DIRECTIONS FOR THIS TASK -
Substitute "shrub" for "bush" wherever it occurs in the items below. Reproduce everything else unchanged.

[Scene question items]
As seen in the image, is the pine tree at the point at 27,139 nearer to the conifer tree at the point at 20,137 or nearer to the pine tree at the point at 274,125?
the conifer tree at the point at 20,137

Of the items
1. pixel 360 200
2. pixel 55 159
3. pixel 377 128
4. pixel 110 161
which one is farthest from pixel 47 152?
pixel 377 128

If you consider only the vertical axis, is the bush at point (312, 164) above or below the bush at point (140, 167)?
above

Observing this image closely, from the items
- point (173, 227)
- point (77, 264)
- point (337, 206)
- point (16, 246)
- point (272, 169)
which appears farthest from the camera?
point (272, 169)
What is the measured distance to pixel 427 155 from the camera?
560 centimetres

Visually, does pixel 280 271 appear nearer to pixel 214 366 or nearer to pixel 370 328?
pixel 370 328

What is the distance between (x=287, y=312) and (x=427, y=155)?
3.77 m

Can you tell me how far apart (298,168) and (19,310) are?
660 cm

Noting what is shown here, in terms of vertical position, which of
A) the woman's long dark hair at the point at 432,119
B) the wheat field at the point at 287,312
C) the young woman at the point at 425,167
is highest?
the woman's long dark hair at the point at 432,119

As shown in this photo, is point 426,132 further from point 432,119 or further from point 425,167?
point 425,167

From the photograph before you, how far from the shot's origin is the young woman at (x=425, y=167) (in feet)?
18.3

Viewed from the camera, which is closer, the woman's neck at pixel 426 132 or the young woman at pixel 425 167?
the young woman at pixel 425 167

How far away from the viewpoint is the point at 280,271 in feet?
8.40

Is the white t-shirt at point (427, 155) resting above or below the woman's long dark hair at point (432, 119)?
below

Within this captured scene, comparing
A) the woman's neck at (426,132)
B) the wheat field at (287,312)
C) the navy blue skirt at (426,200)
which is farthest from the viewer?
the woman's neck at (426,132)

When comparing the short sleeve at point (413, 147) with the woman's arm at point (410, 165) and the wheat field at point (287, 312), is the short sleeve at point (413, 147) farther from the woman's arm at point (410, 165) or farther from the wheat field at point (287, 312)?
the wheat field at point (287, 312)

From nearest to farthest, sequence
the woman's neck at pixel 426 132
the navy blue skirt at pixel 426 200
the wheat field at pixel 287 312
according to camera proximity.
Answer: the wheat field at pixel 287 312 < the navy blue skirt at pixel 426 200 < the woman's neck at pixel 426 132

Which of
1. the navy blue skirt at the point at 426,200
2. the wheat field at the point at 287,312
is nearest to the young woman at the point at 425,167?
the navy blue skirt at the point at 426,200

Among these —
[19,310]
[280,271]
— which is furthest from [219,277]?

OUTPUT FOR THIS TASK -
As seen in the image, is the pine tree at the point at 27,139 nearer to the conifer tree at the point at 20,137 or nearer to the pine tree at the point at 274,125?
the conifer tree at the point at 20,137

Of the items
1. pixel 360 200
2. pixel 55 159
3. pixel 377 128
4. pixel 110 161
which one is farthest from pixel 47 152?
pixel 377 128

If you consider only the vertical axis, is the shrub at point (312, 164) above or below the shrub at point (140, 167)?
above

Observing this image closely, from the items
- point (173, 227)
- point (77, 264)
- point (337, 206)
- point (16, 246)
- point (272, 169)
which appears farthest from the camera?
point (272, 169)
What is the measured distance to pixel 427 155 from the camera?
560 centimetres

Visually, does pixel 280 271 appear nearer to pixel 214 366 or nearer to pixel 370 328?
pixel 370 328

What is the distance between (x=287, y=312) and (x=427, y=155)?
3.77 m

Can you tell me how far apart (298,168) and (19,310) are?
660 cm

Noting what is shown here, in terms of vertical position, which of
A) the woman's long dark hair at the point at 432,119
B) the wheat field at the point at 287,312
C) the young woman at the point at 425,167
is highest?
the woman's long dark hair at the point at 432,119

As shown in this photo, is point 426,132 further from point 432,119 or further from point 425,167?
point 425,167

From the photograph before you, how far from the shot's origin is the young woman at (x=425, y=167) (in feet)?
18.3

Viewed from the camera, which is closer, the woman's neck at pixel 426 132 or the young woman at pixel 425 167?
the young woman at pixel 425 167

How far away from the viewpoint is the point at 280,271 in feet?
8.40

Is the white t-shirt at point (427, 155) resting above or below the woman's long dark hair at point (432, 119)?
below

Within this captured scene, comparing
A) the woman's neck at (426,132)
B) the wheat field at (287,312)
C) the navy blue skirt at (426,200)
which is farthest from the viewer?
the woman's neck at (426,132)

When comparing the short sleeve at point (413, 147) with the woman's arm at point (410, 165) and the wheat field at point (287, 312), is the short sleeve at point (413, 147) farther from the woman's arm at point (410, 165) or farther from the wheat field at point (287, 312)?
the wheat field at point (287, 312)

From nearest to farthest, sequence
the woman's neck at pixel 426 132
the navy blue skirt at pixel 426 200
the wheat field at pixel 287 312
according to camera proximity.
Answer: the wheat field at pixel 287 312 < the navy blue skirt at pixel 426 200 < the woman's neck at pixel 426 132

Which of
1. the navy blue skirt at the point at 426,200
2. the wheat field at the point at 287,312
is nearest to the young woman at the point at 425,167?
the navy blue skirt at the point at 426,200

Among these —
[19,310]
[280,271]
— which is furthest from [219,277]?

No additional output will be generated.